APIs intends to serve as an intermediary between a client and a server. This client can be of two types: a web interface or programming software. The API makes no assumptions about the tool sending it a command; it simply requires adherence to a standard (usually an HTTP request), a query structure (the arguments), and then awaits the result.

2.1 Understanding with an interactive example

The first mode (access via a browser) is primarily used when a web interface allows a user to make choices in order to return results corresponding to those selections. Let’s revisit the example of the geolocation API that we will use in this chapter. Imagine a web interface that offers the user two choices: a postal code and an address. These inputs will be injected into the query, and the server will respond with the appropriate geolocation.

Here are our two widgets that allow the client (the web page user) to choose their address.

A little formatting of the values provided by this widget allows one to obtain the desired query:

This gives us an output in JSON format, the most common output format for APIs.

If a beautiful display is desired, like the map above, the web browser will need to reprocess this output, which is typically done using Javascript, the programming language embedded in web browsers.

2.2 How to Do It with Python?

The principle is the same, although we lose the interactive aspect. With Python, the idea is to construct the desired URL and fetch the result through an HTTP request.

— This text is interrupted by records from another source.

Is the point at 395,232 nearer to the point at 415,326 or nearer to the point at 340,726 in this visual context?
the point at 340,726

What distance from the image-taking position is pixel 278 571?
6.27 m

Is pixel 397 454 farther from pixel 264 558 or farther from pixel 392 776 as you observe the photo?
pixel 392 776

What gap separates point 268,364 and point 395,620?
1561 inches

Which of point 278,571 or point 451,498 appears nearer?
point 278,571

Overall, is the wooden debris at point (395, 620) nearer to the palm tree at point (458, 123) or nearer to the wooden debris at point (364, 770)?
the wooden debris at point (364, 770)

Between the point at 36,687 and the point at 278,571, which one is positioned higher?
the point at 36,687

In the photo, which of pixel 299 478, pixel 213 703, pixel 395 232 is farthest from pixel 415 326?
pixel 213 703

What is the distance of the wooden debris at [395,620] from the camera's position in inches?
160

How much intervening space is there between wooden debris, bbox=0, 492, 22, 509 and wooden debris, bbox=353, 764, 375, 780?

We have already seen in the web scraping chapter how Python communicates with the internet via the requests package. This package follows the HTTP protocol where two main types of requests can be found: GET and POST:

  • The GET request is used to retrieve data from a web server. It is the simplest and most common method for accessing the resources on a web page. We will start by describing this one.
  • The POST request is used to send data to the server, often with the goal of creating or updating a resource. On web pages, it is commonly used for submitting forms that need to update information in a database (passwords, customer data, etc.). We will see its usefulness later, when we begin to deal with authenticated requests where additional information must be submitted with our query.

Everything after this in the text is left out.